ちらりと時計を一瞥して「じゃあ帰るね」といって先程使っていたノートを鞄に詰めて帰ろうとする。

そんな迷いなくどこまでも一貫性を示すような行動を取る彼女に、僕は思っていたことを口に出した。


「君は……今でもこんな僕のことが好きなの?」

「もちろん。翔君の告白を受け入れた覚悟は記憶がなくなった程度じゃ揺るがないよ。今でも大好き」


即答で返されたその言葉は一片たりとも嘘偽りのない本心から出た言葉だと分かった。

そうして個室の扉を開け立ち去る彼女の横顔をみて僕の心情は一変した。

……真剣な顔つきだった。 何よりも、誰よりも、僕よりも。


この時まで僕は、今の僕がどれだけ辛い目に遭っているのか、どれだけの未来を失い絶望に打ちのめされているのか。きっと僕以外にこの気持ちは分からないのだろうと思っていた。彼女には理解出来ないのだろうと思っていた。

そんな幼稚な考えを持っていた自分を殴りたい、そんな無責任な考えを抱いていた自分を叱りつけたい。


灰色の影に被るように立ち去る彼女の後ろ姿は、決して人の感情を否定するようなものではなかった。

本当に苦しんでいたのは僕だけじゃなかったんだ。


自分の好きな人が記憶を失い命すら危うい状況で、ましてやその原因の一端が自分にあると思っている彼女の精神が普通でいられるはずが無いじゃないか。

これは誰のせいでもない、お互いが苦しみ合う不幸な事故。誰にも咎める事が出来ない。僕達が本当に恋人だったのなら、こんな状況片方が根を上げて関係が崩れ去るのが普通だ。

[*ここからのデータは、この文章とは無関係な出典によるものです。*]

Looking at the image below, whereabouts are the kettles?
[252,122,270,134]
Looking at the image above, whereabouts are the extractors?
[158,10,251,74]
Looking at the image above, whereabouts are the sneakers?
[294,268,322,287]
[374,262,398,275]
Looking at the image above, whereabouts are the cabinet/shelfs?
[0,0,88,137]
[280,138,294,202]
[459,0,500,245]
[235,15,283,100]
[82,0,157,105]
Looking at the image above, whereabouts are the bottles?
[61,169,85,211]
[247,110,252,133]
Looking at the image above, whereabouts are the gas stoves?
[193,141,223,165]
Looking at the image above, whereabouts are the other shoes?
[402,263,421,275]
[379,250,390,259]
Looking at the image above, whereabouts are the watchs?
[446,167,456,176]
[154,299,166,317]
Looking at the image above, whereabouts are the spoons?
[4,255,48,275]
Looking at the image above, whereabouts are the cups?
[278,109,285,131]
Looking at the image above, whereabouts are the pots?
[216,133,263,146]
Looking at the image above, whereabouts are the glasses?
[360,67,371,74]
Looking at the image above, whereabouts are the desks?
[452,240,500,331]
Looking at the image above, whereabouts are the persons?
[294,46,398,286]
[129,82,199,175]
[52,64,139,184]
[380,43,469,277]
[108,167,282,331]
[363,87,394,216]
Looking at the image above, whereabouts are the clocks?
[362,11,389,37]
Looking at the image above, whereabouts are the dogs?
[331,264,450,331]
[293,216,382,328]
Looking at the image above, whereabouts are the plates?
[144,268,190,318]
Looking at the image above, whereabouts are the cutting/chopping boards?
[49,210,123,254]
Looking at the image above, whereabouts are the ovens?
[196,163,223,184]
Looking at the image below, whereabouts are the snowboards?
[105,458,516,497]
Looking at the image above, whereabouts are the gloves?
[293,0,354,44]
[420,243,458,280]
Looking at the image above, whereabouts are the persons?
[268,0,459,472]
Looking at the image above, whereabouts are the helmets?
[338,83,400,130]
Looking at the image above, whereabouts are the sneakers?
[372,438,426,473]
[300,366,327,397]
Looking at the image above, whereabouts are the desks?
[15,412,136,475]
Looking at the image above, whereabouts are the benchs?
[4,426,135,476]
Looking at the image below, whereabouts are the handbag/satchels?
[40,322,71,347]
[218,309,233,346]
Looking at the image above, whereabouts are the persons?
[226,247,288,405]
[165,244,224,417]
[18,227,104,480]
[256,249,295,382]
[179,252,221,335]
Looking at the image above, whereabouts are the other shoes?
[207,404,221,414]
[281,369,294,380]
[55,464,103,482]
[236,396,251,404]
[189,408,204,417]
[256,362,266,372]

だけど彼女は、七海さんはその選択を切り離した。僕の記憶が戻ると信じて、癌にも負けないと信じて今できる事に最善を尽くしているんだ。


僕はこの時ようやく決心した。


ただ現状を受け止めるのに時間を費やす日々に終止符を付けなくちゃならない。

僕だけ前に進まないわけにはいかない。


記憶を失う前の僕が七海さんにどういう接し方だったのかは分からない。でも、そんなことは関係のない事なんだ。

記憶が大切なのは重々理解している、その齟齬が相手の気分を害することも知っている。

でも僕には今の僕の記憶がある、今の僕が生きてるんだ。

今ある僕自身が決める選択に過去の僕がどう食い違おうと知ったことじゃない。


ただ前に進む、進むことが出来るのにそれをしないのは『進まない事で良くなると思っているからだ』。

今記憶を取り戻せば今の気持ちと決心がつくかもしれない。精神が落ち着けば少しは体調も良くなるかもしれない。

だけど、それは今までの僕だ。


彼女の表情を見て、同じ行動がとれるのか。とれる訳が無い、自分の記憶を戻そうと真剣に行動してくれる彼女にこのまま黙って慈悲を享受され続けるわけにはいかない。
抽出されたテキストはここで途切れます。